The authors analyze the performance of different sampling methods in terms of convergence and acceptance rates, focusing on how proposal standard deviation affects these metrics. Results show that acceptance rates decrease as the proposal standard deviation increases, while PSRF values stabilize after a certain number of iterations, indicating convergence. The informed sampling approach achieves higher acceptance rates and faster convergence compared to baseline methods. Acceptance rates decrease as the proposal standard deviation increases, with optimal performance observed at lower values. PSRF values stabilize after a few thousand iterations, indicating convergence for all methods. The informed sampling approach achieves higher acceptance rates and faster convergence compared to baseline methods.
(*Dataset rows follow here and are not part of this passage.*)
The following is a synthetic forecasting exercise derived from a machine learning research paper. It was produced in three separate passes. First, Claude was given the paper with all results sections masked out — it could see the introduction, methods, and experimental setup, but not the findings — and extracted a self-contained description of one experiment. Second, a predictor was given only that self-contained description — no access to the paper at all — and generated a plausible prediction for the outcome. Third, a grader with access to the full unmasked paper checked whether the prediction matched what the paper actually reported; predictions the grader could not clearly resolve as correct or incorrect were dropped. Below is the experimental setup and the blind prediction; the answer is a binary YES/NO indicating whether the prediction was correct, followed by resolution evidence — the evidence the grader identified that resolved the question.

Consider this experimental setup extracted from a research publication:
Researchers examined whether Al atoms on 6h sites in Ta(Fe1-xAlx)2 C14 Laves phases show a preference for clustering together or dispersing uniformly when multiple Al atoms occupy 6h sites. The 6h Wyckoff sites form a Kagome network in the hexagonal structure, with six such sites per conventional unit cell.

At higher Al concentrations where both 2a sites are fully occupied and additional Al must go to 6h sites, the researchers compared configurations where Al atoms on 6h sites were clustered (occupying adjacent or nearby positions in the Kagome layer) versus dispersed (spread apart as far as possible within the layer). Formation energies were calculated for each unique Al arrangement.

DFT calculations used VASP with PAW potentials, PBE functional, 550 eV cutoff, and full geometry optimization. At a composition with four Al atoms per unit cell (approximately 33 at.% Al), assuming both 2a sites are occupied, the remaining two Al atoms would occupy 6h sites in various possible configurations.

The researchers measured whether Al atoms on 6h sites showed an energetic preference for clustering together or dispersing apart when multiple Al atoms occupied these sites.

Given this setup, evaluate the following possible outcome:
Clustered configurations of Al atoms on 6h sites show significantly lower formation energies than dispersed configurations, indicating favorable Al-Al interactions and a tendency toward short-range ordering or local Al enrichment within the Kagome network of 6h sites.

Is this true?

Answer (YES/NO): NO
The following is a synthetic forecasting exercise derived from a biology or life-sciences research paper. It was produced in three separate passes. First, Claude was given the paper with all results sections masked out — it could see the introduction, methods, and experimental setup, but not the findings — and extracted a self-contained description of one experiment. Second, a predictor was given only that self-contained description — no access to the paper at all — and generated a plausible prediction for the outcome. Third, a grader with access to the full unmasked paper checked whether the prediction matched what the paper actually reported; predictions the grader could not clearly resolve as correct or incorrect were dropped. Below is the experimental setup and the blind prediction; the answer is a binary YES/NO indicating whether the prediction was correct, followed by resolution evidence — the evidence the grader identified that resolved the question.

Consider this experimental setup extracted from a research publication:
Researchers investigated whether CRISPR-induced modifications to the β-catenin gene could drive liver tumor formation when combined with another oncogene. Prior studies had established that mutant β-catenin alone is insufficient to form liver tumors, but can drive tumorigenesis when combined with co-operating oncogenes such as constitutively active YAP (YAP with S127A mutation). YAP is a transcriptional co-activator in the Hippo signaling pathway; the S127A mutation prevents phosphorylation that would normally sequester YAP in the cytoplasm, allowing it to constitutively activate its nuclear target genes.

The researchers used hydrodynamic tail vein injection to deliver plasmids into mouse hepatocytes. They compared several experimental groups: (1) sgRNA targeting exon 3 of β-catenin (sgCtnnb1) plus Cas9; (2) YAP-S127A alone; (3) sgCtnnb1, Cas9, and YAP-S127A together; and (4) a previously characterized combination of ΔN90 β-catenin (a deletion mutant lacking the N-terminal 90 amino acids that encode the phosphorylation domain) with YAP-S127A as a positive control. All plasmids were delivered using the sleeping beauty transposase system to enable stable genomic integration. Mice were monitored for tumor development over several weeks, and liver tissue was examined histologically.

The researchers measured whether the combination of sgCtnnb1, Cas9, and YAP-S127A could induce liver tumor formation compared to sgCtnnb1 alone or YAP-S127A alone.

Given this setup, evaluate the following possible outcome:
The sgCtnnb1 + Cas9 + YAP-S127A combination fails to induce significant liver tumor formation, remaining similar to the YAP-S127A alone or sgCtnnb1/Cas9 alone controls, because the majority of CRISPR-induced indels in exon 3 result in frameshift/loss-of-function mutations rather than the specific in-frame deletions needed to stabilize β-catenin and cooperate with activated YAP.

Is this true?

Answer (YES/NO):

The authors present results from a body shape estimation experiment where they infer 3D human body shapes from depth images using a generative model and informed sampling methods. The approach uses a mixture of global and local proposals to improve convergence and accuracy, with results showing that the informed sampler achieves lower reconstruction errors and better convergence compared to baseline methods. The method also allows for uncertainty quantification in the reconstructed mesh and enables the prediction of body measurements with associated confidence intervals. The informed sampling method achieves lower reconstruction errors and faster convergence compared to baseline methods in body shape estimation. The proposed approach enables uncertainty quantification in the reconstructed 3D mesh, with higher variance in regions of higher error. Body measurements can be predicted from the posterior distribution over shape parameters, with results showing accurate recovery and characterization of uncertainty.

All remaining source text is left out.